Pharmacotherapy for sleep disturbances in post-traumatic stress disorder (PTSD): A network meta-analysis.

Sleep medicine  – July 01, 2024

Source: PubMed

Summary

Nightmares and insomnia affect up to 70% of people with PTSD, but finding effective treatments has been challenging. A comprehensive analysis of nearly 100 clinical trials, involving over 10,000 participants, reveals that prazosin shows the most promise in improving sleep quality and reducing nightmares in PTSD patients. Surprisingly, commonly prescribed medications like antidepressants and sleeping pills showed limited effectiveness. The findings suggest a need to reconsider current treatment approaches, as some widely-used medications may cause drowsiness without meaningful benefits.

Abstract

Sleep disturbances are an important symptom dimension of post-traumatic-stress-disorder (PTSD). There is no meta-analytic evidence examining the effects of all types of pharmacotherapy on sleep outcomes among patients with PTSD. Medline/Embase/PsychInfo/CENTRAL/clinicaltrials.gov/ICTRP, reference lists of published reviews and all included studies were searched for Randomised Controlled Trials (RCTs) examining any pharmacotherapy vs. placebo or any other drug among patients with PTSD. total sleep time, nightmares, sleep quality. sleep onset latency, number of nocturnal awakenings, time spent awake following sleep onset, dropouts due to sleep-related adverse-effects, insomnia/somnolence/vivid-dreams as adverse-effects. Pairwise and network meta-analyses were performed. 99 RCTs with 10,481 participants were included. Prazosin may be the most effective treatment for insomnia (SMD = -0.88, 95%CI = [-1.22;-0.54], nightmares (SMD = -0.44, 95%CI = [-0.84;-0.04]) and poor sleep quality (SMD = -0.55, 95%CI = [-1.01;-0.10]).
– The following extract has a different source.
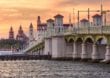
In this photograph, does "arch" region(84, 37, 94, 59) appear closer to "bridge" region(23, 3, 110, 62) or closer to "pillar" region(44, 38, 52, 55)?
"bridge" region(23, 3, 110, 62)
Evidence is scarce and indicates lack of efficacy for SSRIs, Mirtazapine, z-drugs and benzodiazepines, which are widely used in daily practice. Risperidone and Quetiapine carry a high risk of causing somnolence without having a clear therapeutic benefit. Hydroxyzine, Trazodone, Nabilone, Paroxetine and MDMA-assisted psychotherapy may be promising options, but more research is needed. Underpowered individual comparisons and very-low to moderate confidence in effect estimates hinder the generalisability of the results. More RCTs, specifically reporting on sleep-related outcomes, are urgently needed.